The Most Trafficked Animal on Earth Is Looking for a Home. Could Yours Be Next?


The pangolin is the world’s most trafficked mammal. It is covered in scales, armed with a tongue half the length of its body, and capable of forming a ball so impenetrable that lions give up. It makes no sound. It asks for nothing. And it is vanishing.

In this episode of I Am Tourism Stories, Toby Jermyn — co-founder of Pangolin Africa and founder of Pangolin Photo Safaris — tells us everything the tourism industry needs to know about this extraordinary animal, why it sits at the centre of a thriving safari business, and what operators and guides are still getting dangerously wrong at pangolin sightings.
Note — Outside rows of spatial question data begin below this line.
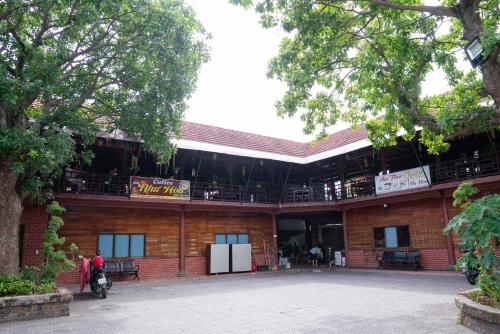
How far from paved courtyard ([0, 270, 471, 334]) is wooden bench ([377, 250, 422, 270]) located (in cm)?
336

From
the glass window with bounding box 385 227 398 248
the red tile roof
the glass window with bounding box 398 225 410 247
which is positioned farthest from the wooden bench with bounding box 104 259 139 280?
the glass window with bounding box 398 225 410 247

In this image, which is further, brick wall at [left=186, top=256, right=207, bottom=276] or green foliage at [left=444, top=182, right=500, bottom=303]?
brick wall at [left=186, top=256, right=207, bottom=276]

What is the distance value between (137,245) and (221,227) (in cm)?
423

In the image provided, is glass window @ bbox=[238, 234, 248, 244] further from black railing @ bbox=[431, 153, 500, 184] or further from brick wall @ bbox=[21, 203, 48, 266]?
black railing @ bbox=[431, 153, 500, 184]

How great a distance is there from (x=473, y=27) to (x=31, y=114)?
38.1 feet

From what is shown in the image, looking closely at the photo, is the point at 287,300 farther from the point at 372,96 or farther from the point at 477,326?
the point at 372,96

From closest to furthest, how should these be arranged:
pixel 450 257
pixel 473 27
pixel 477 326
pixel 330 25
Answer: pixel 477 326
pixel 473 27
pixel 330 25
pixel 450 257

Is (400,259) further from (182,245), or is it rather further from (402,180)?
(182,245)

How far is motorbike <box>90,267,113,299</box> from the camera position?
34.1ft

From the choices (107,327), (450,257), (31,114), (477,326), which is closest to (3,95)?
(31,114)

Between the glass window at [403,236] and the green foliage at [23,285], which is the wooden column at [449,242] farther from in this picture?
the green foliage at [23,285]

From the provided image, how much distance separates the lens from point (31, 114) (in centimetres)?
1102

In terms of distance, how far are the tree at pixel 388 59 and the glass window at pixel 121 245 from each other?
8.90 metres

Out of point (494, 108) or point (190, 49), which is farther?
point (190, 49)
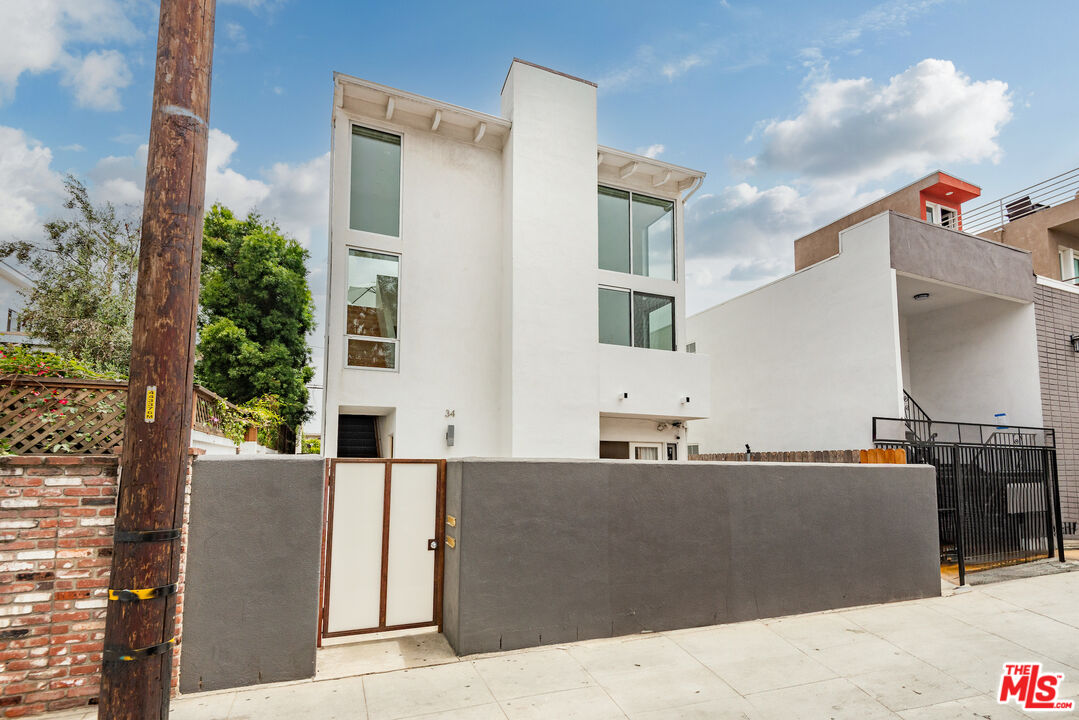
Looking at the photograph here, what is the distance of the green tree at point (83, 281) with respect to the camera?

Toby has spent nearly three decades in southern Africa. He drove for two years across the continent teaching himself wildlife photography. He built a photography safari company from a campfire conversation. He launched a nonprofit funded entirely by tourism revenue. And now he wants to put a pangolin on your land.

What You Will Hear in This Episode

The pangolin itself — what makes it unlike any other animal on the planet, the mythology surrounding it across African cultures, and why a single stressful sighting can cost it its territory permanently.
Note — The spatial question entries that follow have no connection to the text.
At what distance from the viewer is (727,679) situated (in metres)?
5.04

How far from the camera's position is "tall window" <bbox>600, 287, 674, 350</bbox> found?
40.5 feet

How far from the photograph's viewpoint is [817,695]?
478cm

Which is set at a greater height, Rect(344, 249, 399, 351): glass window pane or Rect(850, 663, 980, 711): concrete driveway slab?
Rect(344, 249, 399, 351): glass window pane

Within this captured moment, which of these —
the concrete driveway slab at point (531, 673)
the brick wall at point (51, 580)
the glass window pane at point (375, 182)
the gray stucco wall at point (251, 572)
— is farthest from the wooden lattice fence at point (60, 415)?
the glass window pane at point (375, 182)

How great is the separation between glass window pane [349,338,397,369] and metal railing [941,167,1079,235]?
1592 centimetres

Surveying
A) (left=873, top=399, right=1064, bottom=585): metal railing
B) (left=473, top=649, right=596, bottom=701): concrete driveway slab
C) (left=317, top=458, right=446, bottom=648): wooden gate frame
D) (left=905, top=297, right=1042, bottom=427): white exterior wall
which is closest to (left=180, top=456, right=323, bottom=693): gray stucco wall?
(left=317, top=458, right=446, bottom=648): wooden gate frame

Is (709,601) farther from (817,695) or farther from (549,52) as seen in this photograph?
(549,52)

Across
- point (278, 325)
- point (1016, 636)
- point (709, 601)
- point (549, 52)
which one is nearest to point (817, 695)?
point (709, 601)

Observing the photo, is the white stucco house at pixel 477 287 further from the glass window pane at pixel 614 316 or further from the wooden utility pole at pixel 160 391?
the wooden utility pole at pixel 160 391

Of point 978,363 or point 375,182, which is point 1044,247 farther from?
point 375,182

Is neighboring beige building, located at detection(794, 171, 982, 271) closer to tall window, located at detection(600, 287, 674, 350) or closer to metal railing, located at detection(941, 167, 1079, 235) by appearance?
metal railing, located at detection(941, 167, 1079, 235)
Photography as conservation — how putting a camera in a guest’s hand changes everything they notice, and why baboons are secretly the best subject on safari.
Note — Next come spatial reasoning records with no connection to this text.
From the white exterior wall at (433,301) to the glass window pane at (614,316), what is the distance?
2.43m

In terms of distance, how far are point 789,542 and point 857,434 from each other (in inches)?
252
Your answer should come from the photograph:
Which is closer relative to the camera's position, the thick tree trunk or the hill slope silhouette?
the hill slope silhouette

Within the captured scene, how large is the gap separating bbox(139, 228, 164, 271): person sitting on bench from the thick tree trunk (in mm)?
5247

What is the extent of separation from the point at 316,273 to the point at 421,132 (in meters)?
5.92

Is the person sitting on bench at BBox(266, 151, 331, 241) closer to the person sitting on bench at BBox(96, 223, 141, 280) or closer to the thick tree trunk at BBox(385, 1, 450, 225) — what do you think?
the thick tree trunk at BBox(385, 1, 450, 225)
Built by tourism, for tourism — how Pangolin Photo Safaris went from selling to hotels who ignored them to 95% direct bookings driven entirely by YouTube.

Pangolin Real Estate — the world-first launch of A Place for Pangolins, inviting reserves, lodges, farms and landowners to register as official release sites for rehabilitated pangolins.

The missing emoji — why there is a dinosaur, a dodo and a unicorn emoji but no pangolin, and how a five-second search could help change that.